少年人聽得清楚,整個人又是不免瑟縮了一下,很快將自己的頭顱深深地低了下去,搖搖頭。
戰王殿下不免嗤笑道:“怎麼,還是不能說?”
少年人似乎也是感覺到愧疚一般,也是深深地垂下頭去!
風疏狂發出了一聲輕微的嗤笑聲,這時候也是聽見了外面自己屬下的聲音,微微地偏過頭去等待自己的屬下們推開門走進來。兩個黑衣的暗衛一左一右開啟了房門,木一和木十一走了進來。
木十一的手中捏著銀針,神情凝重地看向自家主子,沉痛道:“此藥無色無味,甚至使用平常的測毒之術都沒有什麼用處。屬下采用了幾種提取的方法,才終於測出了那種毒素的其中一種成分。”
風疏狂沒有說話,只是眼睛低垂著,還在面對著他們的方向。
木十一也就知道他在等待他們的訊息,也是連忙上前一步道:“紫萼花!”
“紫萼花……”潦倒年輕人的聲音幾乎同時間響起來。
風疏狂、木一、木十一都是轉過臉來看向他,木十一更是興奮地亮起眼睛來,湊過去蹲在他的面前仔細道:“你也直達紫萼花,那種花莖葉之中的汁液可是可以讓人瞬間麻痺,並且短時間內口鼻流血,然後經由血液倒流最終造成窒息而亡的毒藥嗎?”
但是不論他怎麼說話,潦倒的年輕人也都是不怎麼回答,瑟瑟發抖道:“紫萼花,殺人,殺人!”
除此之外,反覆重複的反而什麼都沒有。
木十一看向風疏狂,這個時候,他可是真的沒有什麼頭緒了。按照道理來講,他們既然已經在兩個月之前就俘虜了這個刺客,經歷過這麼久的審訊也早已經將可以用上的手段都用上了,才是敲開了一點點兒這個孩子的嘴巴。除了反覆唸叨著一些無關痛癢的話以外也是什麼重要的資訊都沒有讓他們知道。

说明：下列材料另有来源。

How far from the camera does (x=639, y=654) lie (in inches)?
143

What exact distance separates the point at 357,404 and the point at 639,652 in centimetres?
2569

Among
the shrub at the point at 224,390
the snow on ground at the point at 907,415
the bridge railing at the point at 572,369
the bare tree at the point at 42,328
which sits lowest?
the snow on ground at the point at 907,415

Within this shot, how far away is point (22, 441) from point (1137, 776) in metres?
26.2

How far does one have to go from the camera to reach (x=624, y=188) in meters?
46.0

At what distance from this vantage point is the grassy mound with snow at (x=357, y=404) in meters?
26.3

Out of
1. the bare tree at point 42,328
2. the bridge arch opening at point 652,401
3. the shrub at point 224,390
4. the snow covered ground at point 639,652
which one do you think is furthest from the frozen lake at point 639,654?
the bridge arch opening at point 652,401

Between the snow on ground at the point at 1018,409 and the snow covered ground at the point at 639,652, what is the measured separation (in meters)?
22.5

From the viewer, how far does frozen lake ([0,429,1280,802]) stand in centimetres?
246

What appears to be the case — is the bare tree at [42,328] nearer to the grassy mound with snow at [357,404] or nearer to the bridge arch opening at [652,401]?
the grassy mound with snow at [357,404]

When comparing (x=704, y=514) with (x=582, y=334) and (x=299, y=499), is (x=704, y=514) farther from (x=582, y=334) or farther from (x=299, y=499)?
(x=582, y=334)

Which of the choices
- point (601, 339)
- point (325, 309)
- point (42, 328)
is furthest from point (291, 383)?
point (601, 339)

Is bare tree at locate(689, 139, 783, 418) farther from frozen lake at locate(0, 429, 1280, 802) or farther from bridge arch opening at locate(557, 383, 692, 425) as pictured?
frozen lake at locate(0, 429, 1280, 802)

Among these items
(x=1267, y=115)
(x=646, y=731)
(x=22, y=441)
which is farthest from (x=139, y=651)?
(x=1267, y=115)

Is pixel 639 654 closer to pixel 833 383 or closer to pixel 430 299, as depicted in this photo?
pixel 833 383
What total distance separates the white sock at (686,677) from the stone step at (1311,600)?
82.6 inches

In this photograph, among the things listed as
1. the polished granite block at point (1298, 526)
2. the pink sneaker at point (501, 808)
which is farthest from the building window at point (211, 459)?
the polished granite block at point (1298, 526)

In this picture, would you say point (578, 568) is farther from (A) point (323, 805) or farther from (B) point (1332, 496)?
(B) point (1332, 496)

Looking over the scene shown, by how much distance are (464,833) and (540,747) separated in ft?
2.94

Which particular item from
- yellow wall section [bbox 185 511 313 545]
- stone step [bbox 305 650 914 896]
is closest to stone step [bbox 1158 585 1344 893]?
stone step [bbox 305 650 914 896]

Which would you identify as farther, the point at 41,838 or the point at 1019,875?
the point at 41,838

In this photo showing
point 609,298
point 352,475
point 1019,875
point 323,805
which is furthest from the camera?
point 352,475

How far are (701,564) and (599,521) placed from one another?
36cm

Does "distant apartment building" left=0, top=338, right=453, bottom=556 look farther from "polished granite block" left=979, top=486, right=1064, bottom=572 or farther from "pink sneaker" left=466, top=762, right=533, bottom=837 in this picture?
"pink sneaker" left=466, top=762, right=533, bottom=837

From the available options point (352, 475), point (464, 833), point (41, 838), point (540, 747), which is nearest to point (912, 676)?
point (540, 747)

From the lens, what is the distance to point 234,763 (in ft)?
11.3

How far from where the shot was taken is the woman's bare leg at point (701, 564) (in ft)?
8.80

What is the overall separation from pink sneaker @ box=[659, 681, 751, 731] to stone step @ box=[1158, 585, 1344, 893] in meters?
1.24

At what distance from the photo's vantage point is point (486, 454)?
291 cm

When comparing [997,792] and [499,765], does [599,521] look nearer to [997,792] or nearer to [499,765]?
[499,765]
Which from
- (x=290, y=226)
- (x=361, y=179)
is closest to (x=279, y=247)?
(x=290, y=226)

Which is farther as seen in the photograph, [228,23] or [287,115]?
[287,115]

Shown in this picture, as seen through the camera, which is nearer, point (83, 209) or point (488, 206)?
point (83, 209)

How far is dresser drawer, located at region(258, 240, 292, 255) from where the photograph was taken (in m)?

精神測試,或者其他的什麼東西,他們都早已經使用過了,但是還是沒有什麼發現。
負責進行審問的暗衛,到最終也是不得不很遺憾地對他們說:“刑訊審問,向來可以起到作用的就是,精神恐嚇和刑訊逼問,一般這些人要麼處於精神畏懼,要麼出於身體畏懼,總是一番或者幾番折磨下來都會講出來自己的事情,有些人甚至什麼都沒有做,但是為了避免繼續受罰也都會隨便說些什麼。”
但是,這個看起來細皮嫩肉的年輕人,雖然看起來軟弱,卻也是一張死嘴巴。
別人越是捱打越害怕,他也是越打越害怕;別人都是越來越害怕就會忍不住回答所有的問題,這個人雖然越來越害怕,卻在思想上面更像是一張白紙一般,怎麼都不會說出來有用有些的訊息。
到最後,負責刑訊的暗衛也是懶得搭理他,只是在風疏狂要求訊息的時候再如上一般折磨一番罷了。
此時,這個年輕人也是越來越害怕,嘴巴也越來越緊密,以保障最深刻的秘密。
除了會告訴他們一些無關痛癢的事情之外,要緊的事情是一句都不肯說下去,問也是白問!
現在,更是發生了昨夜的那場襲擊事件,也是不知道有沒有什麼問題了!
木十一也是儘量讓自己的聲音放得柔和一些,輕聲詢問道:“繼續說下去,紫萼花之後還有什麼成分,有沒有可以用來防備這種毒素的解藥,解藥的成分是什麼?”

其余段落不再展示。